On top of that, there was crowsmorte everywhere, or at least everywhere that wasn't covered in freshly grown tiger-men. The stuff was growing up the walls and out of the smashed-in windows, it was wound around banisters and cupboards and even hanging off the wall-lamps. Skerridge suspected it covered the floor too, but since it was being used as a comfortable bed by the tiger-men, he couldn't quite tell. Their golden velvet bodies, striped with bands of purple and fringed with ivory claws and needle teeth, curled and coiled over every inch of ground. Eyes gleamed here and there, slits of eerie purple that somehow managed to glow red.

Terrified servants scurried around and over all the obstacles, their faces white with fear, laden down with plates of meat and bowls of blood for the tiger-men to eat and drink. Skerridge knew that the servants were part-mouse and so the tiger-men (which were, when you got right down to it, great big cats) must be giving them the horrors. Still, they were Strood's servants and so they had no choice but to do their job.

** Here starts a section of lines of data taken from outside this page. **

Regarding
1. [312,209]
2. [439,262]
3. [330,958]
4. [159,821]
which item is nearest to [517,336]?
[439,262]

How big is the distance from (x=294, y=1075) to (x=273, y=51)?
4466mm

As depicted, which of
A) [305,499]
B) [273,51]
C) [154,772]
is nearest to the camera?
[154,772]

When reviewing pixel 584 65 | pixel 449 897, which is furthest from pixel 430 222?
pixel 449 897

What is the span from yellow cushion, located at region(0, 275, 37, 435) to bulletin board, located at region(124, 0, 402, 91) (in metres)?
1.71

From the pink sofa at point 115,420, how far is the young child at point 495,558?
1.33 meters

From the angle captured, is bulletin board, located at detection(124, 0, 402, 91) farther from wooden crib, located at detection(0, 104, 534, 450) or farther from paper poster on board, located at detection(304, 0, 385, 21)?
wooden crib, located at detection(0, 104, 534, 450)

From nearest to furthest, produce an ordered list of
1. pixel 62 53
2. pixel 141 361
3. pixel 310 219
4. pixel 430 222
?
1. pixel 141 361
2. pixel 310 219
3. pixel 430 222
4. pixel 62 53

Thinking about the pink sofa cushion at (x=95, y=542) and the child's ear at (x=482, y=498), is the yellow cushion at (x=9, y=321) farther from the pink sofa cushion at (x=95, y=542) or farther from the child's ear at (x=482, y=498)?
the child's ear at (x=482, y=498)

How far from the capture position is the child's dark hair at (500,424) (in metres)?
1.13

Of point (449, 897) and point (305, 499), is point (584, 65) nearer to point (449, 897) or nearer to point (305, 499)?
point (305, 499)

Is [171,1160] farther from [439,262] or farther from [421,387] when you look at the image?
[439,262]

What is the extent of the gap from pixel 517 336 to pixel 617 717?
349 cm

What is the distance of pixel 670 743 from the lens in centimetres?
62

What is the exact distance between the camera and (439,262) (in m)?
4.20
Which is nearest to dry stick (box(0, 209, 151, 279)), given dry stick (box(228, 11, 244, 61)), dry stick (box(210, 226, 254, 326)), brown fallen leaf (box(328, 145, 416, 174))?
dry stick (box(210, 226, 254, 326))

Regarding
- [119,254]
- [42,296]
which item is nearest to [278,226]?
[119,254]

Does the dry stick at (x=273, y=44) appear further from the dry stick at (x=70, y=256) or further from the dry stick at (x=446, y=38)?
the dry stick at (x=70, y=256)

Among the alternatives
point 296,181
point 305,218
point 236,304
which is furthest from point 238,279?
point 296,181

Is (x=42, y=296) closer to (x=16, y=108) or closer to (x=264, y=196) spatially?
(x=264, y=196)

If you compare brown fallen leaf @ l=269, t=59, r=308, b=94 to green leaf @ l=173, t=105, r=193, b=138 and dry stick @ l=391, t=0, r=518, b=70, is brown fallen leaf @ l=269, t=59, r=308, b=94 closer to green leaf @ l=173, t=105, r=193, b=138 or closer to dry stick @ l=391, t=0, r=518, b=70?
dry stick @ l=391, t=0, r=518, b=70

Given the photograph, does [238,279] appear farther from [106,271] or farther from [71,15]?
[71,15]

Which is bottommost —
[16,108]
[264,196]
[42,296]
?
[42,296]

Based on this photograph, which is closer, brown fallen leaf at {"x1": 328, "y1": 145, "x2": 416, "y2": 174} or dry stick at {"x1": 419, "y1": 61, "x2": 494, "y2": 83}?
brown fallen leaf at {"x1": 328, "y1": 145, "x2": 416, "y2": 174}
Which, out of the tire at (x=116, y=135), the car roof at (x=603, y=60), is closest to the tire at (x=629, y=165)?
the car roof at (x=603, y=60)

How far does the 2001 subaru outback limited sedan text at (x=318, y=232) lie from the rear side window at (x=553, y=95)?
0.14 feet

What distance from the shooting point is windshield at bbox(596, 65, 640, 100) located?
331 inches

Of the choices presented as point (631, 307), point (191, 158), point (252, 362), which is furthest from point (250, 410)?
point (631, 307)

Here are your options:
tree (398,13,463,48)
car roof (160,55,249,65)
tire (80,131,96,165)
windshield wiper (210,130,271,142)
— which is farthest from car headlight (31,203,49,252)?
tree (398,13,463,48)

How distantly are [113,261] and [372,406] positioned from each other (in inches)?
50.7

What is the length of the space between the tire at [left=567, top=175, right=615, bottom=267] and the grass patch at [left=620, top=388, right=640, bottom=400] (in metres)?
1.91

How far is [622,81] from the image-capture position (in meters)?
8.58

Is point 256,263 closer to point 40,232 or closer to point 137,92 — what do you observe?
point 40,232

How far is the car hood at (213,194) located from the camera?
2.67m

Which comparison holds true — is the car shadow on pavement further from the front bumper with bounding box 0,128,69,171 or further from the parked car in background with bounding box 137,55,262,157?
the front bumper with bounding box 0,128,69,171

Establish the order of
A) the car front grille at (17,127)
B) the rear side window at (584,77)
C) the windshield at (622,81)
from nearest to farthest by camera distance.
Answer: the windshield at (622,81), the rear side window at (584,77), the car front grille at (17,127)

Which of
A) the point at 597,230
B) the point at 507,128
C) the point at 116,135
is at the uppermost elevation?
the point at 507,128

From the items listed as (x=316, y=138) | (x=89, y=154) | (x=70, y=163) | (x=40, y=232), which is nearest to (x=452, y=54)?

Everything was a terrible mess too, the floor (what you could see of it) was covered in blood, mud, fur and worse. There were horrible stains on the wallpaper, not to mention claw marks, and the furniture was beginning to look frayed and battered. There were smells all over the place, some of them very nasty and some of them the usual ones to do with cooking and fresh air. On top of all that, the racket was dreadful. Everyone shouted orders or replies, the tiger-men yowled or snarled, doors banged, feet scurried or plodded and, when the tiger-men got bored with waiting their turn for dinner, there were the screams of those servants near enough to provide them with a timely snack. Luckily, the crowsmorte was there to clean every last scrap off the bones or things could have been very unpleasant indeed.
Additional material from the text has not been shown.